Where a letter of credit or an export order is received in the name of an export house or any merchant exporter, an advance made even to a sub-supplier falls within the packing Credit Scheme. In such a case the sub-supplier submit to the bank a letter from the export house/merchant exporter, giving details of export house/merchant and of the supply allotted, and confirming that the export house/merchant exporter will not avail itself /himself of packing credit from any other source on the quantity so allotted. Since export bills are negotiated in the name of the export house/merchant exporter, the repayment of such packing credit should made by inland letters of credit opened by the export house/merchant exporter in favor of the sub supplier, or by proceeds of bills drawn by the sun supplier on the export house/merchant exporter. Whenever the bill on the export house/merchant exporter is not accompanied by a bill lading, a certificate should be obtained from the export for every quarter, stating that the goods have actually been exported.

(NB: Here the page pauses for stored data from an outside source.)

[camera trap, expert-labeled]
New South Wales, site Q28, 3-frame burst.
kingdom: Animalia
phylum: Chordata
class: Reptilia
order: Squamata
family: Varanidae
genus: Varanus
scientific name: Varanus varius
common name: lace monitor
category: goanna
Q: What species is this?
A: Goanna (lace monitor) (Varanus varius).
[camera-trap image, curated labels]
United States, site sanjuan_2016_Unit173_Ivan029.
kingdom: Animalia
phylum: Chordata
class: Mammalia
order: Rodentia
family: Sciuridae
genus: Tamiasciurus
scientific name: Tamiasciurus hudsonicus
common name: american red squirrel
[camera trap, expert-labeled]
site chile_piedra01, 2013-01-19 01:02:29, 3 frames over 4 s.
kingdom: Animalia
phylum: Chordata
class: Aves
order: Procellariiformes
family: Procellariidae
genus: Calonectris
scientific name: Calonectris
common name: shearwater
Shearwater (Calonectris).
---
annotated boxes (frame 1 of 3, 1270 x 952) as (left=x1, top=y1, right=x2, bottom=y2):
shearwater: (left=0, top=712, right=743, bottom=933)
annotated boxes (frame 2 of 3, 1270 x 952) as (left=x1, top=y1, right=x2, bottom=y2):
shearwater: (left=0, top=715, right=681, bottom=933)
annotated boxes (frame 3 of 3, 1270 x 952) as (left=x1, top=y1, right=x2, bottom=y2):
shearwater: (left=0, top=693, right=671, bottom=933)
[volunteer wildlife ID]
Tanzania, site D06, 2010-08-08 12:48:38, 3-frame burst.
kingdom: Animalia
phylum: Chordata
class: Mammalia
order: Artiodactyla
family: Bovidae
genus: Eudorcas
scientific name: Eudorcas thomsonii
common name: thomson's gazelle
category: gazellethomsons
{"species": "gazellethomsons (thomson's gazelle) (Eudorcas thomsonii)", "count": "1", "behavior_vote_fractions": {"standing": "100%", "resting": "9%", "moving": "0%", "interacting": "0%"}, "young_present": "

An undertaking from the sub-supplier shall be obtained that any advance payment received towards the supply of goods would be adjusted to the packing credit.

Post shipment Finance:

As has already been mentioned, the international market is, by and large, very competitive, and the extension of credit facilities to the buyer is one of the important determinants of the expansion in the export business. Most exporters are not in a position to extend credit to overseas buyers. To promote the export business, therefore, the burden of credit should be shifted from the exporters by either the financial institutions providing credit, directly or indirectly, to the buyers, or by extending credit to the exporters to enable them to extent credit to their buyers. Accordingly, financial institutions provide buyer’s credit, line of credit, and supplier’s credit.